As they followed Stubbs to the living room and sat down, Rafferty wondered how Stubbs would react if he told him that he and Smith had shared an obsession. His earlier anxieties returned as he realized that, if anything, Stubbs's old colleagues had minimized the extent to which the professional failure had affected him. He knew that Stubbs's wife had died soon after the move from Burleigh; from what he'd learned, she'd never been strong, and the strain of coping with her husband's bitterness had taken its toll. They'd had no children, and even though his colleagues had made an effort to keep in touch, gradually Stubbs had cut off contact with all but one of them.

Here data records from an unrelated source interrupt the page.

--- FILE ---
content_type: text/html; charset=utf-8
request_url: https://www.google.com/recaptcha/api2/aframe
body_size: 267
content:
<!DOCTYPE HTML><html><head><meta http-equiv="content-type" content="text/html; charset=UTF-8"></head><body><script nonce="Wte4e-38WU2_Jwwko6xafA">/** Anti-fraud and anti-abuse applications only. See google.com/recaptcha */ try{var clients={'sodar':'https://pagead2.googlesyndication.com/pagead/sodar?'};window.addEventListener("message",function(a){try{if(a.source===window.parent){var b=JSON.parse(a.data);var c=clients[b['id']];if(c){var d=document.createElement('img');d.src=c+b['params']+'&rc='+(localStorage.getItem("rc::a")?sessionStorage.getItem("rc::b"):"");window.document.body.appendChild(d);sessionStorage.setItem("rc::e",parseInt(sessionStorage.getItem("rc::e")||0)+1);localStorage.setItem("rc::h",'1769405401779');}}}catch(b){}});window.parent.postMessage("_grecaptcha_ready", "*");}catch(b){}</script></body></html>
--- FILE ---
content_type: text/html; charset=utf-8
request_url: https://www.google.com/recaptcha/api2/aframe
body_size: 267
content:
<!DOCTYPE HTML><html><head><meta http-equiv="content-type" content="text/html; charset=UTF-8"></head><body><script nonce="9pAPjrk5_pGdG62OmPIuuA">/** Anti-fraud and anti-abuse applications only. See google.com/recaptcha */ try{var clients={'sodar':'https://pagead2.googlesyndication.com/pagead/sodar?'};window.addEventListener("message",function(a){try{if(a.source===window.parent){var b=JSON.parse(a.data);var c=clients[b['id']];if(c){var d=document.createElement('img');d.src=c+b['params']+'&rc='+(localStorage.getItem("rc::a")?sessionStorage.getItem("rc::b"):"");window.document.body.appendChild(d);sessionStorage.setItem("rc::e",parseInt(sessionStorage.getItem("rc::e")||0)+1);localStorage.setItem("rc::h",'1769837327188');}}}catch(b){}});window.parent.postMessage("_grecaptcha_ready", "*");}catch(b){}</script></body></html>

Rafferty found it easy to understand how, alone in this lonely
little grey box, the man's bitterness could fester till it became consuming. Once again, he reminded himself, that, as an ex-copper, Stubbs had the contacts to discover Smith's current whereabouts. Had he done so and brought about what he must consider a belated justice?
In the force, Stubbs had been a thirty-year man, and Rafferty, over twenty years on the force himself, desperately wanted to be able to scratch his name off the suspect list. But this ambition, he now realized, might not be as quickly accomplished as he had hoped. He was wondering how best to continue the interview when Stubbs ended his self-imposed monosyllables with the gruff comment:
'You said on the phone you wanted to speak to me about the Smith case. I wish you'd get on with it and go.'
'Very well.' Rafferty paused, then asked, 'How do you feel about his death?'
'How do I feel?' Stubbs's forehead wrinkled, then he admitted, 'I'd be a liar if I said I wasn't glad. For his victims more than for me. Perhaps, now the bastard's dead, they can finally put the past behind them and make something of their lives.' The words, It's too late for me, were implied by Stubbs's whole demeanour.
Rafferty nodded. 'You mentioned Smith's victims — I wanted to talk to you about them and their families. You must have come to know them all well.' Rafferty had explained over the phone the manner of Smith's death and what had followed, and now he went on, 'Although the stab through the heart caused his death, his stringing-up afterwards had all the hallmarks of a ritual execution, a punishment. Would you say any one of them in particular would be capable of such an act?'
Rafferty's prophecy that few people would be willing to help them catch Smith's killer seemed to be borne out by Stubbs's reaction. He seemed determined to assist them as little as possible, as his answer made clear.